An unexpected phone call will help change his mind: Daryl F. Zanuck offers him a job at 20th  Century Fox. “He was a great S.O.B. and I loved him. Under his inspired leadership, I delivered 22 pictures from 1948 to 1970. I will always be grateful to him for picking me up for the team and for giving me for many years of security and luxury, and for helping me make my place in this racket I love.” Negulesco was able to impose his mark with a series of elegant movies in a variety of genres. Equally at ease in comedy, adventure stories or romantic dramas, even musicals.  From Road House to Titanic, from Three Came Home to The Gift of Love. And lavishly photographed  CinemaScope classics like How to Marry a Millionaire, The Rains of Ranchipur, Three Coins in the Fountain, Daddy Long Legs and The Pleasure Seekers. First-rate escapism entertainment filmed in gorgeous locations.

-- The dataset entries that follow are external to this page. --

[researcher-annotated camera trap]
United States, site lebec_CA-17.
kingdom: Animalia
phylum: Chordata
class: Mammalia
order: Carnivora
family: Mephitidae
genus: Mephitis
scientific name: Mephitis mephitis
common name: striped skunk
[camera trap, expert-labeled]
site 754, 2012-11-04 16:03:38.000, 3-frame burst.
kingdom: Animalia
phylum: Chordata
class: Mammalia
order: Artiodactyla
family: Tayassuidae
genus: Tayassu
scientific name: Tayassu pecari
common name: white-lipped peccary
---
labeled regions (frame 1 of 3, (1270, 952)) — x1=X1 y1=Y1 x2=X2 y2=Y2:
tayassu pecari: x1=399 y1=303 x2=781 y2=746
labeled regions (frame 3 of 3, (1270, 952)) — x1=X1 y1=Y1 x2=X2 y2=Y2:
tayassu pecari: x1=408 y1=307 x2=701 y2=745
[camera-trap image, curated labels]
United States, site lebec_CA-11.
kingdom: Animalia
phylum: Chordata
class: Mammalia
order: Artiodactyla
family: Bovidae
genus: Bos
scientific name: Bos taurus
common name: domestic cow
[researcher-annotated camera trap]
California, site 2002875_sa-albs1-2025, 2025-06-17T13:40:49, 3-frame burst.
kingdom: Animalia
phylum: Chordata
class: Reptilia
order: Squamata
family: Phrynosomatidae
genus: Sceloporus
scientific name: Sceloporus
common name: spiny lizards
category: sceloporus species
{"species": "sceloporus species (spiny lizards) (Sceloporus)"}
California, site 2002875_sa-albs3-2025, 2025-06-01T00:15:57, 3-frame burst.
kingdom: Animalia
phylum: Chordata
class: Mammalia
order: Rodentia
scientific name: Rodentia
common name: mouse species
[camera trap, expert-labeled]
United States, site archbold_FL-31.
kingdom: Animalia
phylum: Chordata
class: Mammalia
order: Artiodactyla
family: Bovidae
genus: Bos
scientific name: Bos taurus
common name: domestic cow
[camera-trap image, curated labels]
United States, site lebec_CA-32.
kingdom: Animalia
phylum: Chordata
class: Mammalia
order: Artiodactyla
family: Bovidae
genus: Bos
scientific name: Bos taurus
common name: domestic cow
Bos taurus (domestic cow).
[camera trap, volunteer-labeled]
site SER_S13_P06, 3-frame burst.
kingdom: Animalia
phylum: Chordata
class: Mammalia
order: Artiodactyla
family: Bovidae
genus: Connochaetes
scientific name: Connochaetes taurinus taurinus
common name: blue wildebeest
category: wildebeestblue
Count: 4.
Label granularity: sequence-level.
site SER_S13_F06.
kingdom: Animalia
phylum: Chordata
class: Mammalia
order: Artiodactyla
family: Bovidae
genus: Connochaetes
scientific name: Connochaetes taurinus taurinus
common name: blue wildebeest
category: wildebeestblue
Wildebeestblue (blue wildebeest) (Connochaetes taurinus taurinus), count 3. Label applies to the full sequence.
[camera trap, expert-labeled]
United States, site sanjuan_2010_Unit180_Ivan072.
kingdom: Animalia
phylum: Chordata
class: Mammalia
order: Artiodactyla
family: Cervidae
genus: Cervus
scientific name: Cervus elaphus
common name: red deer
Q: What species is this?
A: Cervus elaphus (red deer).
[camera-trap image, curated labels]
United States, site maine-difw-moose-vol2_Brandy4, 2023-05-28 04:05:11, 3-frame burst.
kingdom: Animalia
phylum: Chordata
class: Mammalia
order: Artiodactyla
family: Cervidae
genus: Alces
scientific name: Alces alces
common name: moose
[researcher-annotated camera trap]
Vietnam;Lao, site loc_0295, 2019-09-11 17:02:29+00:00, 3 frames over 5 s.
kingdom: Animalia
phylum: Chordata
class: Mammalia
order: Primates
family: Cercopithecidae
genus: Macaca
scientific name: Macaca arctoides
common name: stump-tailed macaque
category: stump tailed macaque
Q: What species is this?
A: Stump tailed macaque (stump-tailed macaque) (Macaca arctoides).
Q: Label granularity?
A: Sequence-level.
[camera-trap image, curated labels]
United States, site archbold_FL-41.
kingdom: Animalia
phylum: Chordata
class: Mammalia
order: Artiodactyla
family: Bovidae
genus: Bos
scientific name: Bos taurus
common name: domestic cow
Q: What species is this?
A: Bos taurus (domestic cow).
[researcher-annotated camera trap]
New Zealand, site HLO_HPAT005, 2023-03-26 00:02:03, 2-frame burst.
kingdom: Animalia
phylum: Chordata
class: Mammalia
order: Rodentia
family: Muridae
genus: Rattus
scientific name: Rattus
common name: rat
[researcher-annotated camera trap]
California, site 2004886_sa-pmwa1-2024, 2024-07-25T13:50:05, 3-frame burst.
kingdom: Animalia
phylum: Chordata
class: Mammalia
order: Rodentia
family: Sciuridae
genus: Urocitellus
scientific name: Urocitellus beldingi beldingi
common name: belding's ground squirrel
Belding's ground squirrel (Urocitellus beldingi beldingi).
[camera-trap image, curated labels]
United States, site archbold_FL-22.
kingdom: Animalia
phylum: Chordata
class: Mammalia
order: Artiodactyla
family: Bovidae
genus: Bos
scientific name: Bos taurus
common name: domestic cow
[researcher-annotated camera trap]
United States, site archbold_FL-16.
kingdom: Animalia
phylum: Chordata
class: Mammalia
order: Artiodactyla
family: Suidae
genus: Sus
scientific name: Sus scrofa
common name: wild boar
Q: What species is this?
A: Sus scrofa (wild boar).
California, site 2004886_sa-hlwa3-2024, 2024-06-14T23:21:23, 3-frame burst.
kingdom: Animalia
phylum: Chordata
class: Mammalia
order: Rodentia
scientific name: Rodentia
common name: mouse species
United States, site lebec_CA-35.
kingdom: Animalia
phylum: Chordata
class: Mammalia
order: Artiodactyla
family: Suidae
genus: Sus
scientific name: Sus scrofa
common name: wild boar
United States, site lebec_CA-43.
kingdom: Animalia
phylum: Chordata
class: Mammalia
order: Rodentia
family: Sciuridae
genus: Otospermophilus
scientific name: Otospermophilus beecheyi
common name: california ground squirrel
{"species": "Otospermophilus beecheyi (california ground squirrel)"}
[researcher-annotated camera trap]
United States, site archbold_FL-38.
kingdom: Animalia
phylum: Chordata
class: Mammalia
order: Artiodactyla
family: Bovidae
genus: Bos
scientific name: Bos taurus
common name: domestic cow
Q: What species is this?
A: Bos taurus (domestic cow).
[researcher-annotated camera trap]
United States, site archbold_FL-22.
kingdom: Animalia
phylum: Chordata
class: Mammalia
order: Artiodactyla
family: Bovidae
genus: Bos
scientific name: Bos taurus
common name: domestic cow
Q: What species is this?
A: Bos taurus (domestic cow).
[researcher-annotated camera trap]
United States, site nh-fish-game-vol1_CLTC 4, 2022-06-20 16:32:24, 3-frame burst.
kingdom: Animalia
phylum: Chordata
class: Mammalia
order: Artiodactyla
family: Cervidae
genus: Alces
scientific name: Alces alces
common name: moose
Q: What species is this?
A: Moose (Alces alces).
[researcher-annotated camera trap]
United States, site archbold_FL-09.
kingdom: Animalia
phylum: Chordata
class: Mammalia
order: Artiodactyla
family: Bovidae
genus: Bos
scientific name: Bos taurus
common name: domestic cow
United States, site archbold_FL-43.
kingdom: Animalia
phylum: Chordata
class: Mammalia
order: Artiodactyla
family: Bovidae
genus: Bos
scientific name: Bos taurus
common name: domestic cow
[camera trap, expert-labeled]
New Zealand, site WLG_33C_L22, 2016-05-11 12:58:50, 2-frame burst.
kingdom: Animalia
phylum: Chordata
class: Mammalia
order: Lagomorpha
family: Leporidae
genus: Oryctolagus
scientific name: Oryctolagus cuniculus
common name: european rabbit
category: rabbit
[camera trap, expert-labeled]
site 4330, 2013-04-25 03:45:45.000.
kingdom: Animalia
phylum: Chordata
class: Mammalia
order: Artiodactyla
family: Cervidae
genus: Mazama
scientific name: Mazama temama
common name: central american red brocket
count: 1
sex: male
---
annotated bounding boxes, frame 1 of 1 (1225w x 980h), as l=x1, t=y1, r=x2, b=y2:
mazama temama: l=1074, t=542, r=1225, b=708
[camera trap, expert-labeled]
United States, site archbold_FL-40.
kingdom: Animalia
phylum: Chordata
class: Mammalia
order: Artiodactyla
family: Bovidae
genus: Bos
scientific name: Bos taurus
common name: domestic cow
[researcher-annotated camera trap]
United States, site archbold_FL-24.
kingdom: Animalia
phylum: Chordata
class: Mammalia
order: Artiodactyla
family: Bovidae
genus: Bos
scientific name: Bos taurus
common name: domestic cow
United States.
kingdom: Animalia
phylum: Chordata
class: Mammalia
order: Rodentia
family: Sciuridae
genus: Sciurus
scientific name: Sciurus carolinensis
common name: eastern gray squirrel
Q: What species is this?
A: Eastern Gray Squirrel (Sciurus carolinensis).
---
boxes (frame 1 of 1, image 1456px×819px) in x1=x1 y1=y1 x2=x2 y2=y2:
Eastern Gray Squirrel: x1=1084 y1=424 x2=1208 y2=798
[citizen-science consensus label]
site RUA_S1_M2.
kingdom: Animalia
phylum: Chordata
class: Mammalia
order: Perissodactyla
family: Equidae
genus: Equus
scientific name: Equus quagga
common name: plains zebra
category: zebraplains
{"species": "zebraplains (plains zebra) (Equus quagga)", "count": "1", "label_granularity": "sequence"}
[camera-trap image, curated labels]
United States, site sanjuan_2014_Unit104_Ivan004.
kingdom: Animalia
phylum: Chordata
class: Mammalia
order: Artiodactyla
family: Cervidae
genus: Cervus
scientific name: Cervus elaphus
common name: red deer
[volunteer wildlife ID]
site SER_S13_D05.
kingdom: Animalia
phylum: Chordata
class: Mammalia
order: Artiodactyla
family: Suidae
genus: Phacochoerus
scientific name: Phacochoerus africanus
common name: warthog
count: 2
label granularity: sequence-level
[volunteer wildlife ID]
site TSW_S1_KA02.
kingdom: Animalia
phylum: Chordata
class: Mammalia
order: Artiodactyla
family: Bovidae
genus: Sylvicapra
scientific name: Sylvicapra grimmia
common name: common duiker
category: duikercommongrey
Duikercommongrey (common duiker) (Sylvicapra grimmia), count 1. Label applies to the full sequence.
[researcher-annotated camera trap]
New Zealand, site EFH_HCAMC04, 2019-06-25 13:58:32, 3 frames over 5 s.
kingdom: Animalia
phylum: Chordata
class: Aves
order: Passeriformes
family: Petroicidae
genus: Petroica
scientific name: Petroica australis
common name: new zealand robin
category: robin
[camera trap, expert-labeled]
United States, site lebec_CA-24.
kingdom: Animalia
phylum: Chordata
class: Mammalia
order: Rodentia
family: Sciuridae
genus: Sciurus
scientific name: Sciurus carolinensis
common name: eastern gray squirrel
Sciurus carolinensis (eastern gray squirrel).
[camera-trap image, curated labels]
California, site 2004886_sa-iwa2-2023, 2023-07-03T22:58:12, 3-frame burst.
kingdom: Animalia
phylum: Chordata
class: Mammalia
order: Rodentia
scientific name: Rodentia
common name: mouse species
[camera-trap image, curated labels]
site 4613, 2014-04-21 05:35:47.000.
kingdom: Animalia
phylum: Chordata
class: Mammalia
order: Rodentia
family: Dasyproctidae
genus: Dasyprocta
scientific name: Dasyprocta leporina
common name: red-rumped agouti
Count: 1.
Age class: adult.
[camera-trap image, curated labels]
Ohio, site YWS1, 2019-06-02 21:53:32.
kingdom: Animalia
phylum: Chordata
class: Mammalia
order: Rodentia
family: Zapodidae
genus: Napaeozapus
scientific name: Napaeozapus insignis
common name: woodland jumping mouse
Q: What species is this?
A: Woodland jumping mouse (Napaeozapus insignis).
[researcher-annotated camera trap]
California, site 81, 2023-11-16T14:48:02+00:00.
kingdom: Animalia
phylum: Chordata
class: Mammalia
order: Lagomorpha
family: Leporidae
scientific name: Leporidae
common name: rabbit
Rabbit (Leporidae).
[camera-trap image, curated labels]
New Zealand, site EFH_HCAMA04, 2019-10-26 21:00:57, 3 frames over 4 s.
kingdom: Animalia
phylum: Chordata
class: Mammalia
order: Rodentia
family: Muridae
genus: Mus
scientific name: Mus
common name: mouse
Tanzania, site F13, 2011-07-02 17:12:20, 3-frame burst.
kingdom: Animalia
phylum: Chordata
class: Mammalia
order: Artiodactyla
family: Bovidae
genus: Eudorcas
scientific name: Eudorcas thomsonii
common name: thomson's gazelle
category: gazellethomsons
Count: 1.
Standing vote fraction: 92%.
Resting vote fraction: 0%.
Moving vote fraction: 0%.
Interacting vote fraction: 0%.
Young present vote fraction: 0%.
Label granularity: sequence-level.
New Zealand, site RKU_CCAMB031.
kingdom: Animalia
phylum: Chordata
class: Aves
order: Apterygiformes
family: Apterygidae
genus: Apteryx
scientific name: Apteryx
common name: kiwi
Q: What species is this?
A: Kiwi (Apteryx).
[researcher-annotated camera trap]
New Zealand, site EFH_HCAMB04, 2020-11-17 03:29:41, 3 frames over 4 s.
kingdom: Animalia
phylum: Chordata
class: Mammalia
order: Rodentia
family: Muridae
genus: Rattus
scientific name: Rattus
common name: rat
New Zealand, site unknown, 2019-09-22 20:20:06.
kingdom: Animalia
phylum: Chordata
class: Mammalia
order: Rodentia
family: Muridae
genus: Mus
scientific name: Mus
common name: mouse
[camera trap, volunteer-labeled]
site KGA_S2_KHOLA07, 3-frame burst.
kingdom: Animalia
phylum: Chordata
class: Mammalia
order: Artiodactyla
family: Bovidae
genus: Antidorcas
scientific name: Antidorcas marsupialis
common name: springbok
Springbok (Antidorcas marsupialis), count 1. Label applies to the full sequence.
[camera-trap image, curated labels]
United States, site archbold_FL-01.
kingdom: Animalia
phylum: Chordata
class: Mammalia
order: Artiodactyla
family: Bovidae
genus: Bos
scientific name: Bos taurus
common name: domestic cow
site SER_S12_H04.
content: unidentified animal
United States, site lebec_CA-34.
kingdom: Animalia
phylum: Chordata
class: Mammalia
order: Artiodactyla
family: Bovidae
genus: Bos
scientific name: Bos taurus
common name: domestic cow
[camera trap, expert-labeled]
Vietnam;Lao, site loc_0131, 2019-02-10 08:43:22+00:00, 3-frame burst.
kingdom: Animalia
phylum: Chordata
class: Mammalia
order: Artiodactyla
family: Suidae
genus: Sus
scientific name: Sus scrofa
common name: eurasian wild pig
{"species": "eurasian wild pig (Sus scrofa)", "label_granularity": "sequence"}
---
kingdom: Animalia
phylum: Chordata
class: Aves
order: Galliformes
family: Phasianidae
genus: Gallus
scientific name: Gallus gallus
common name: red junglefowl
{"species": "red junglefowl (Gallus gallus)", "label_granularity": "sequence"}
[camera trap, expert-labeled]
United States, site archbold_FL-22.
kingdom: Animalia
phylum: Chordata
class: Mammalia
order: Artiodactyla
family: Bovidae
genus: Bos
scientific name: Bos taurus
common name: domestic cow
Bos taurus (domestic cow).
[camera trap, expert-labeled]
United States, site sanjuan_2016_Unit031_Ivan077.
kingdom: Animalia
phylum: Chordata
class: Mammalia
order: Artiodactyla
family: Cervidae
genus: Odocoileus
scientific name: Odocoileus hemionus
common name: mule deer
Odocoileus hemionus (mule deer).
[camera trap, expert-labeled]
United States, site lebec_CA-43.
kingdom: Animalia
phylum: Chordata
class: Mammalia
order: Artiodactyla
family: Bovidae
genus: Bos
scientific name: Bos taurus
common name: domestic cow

He writes at length on the making of Boy on a Dolphin in 1956, the first Hollywood production to be filmed in Greece, with Sophia Loren. Her behavior and their quarrels. “Showered with praise by the studio executives, she believed too quickly in all these kudos. At times, it gave her the false star confidence- the I- think-I-know-a-better-way-to-read-this-line attitude.” He also has this unusually harsh assessment of her American career with her “many films cleverly cast by Carlo Ponti against big Hollywood stars were good pictures, many were indifferent, but many were also not so good.” Of course, there is a chapter on Marilyn Monroe, a few revealing moving anecdotes on the star he called “a vulnerable phenomenon” (for a silent shot of her asleep, covered with a silky sheet, he realized she was actually totally naked under it.). There are many other zestfully told snapshots and portraits of his notable friends and memorable encounters. Greta Garbo, Joan Crawford, Lauren Bacall, Humphrey Bogart, Spencer Tracy, Katharine Hepburn, David O’Selznick, Billy Wilder, Lubitsch… One wonders why this expert raconteur doesn’t mention anything about some of the other stars he worked with, Fred Astaire, Leslie Caron, Claudette Colbert, Deborah Kerr, Lana Turner, Richard Burton, Maurice Chevalier. But don’t count on the ever-classy Negulesco to intellectualize his process as a filmmaker, to explain his approach, how he directed his actors. He knows he is a good reliable director able to finish a picture under budget and on time before being assigned to the next one, an obedient worker at the service of the dream factory. One feels that most often in his mind, a film has to be judged by its results at the box-office, more than for their artistic merit.

By 1970, he had moved to Spain with his wife Dusty, living in Marbella, where he would die aged 93. His circle of friends was not comprised of big Hollywood names anymore, but the likes of famed bullfighters El Cordobes and Luis Miguel Dominguin, Cristobal Balenciaga, several grandes of the flamenco, Antonio Gades, Lola Flores…As he reflects on his charmed existence at the sunset of his life, he still wants to communicate to the reader the inextinguishable thrills he experienced when it all started for him, back in 1930. When “all these marvels, this merriness, and madness, went into the knapsack on the back of a young painter and were there when an aspiring moviemaker had to show his bag of tricks before the dream merchants of Hollywood, and get a chance to entertain millions of people when pictures of the real and imaginary worlds became a reality.” Enchanting indeed.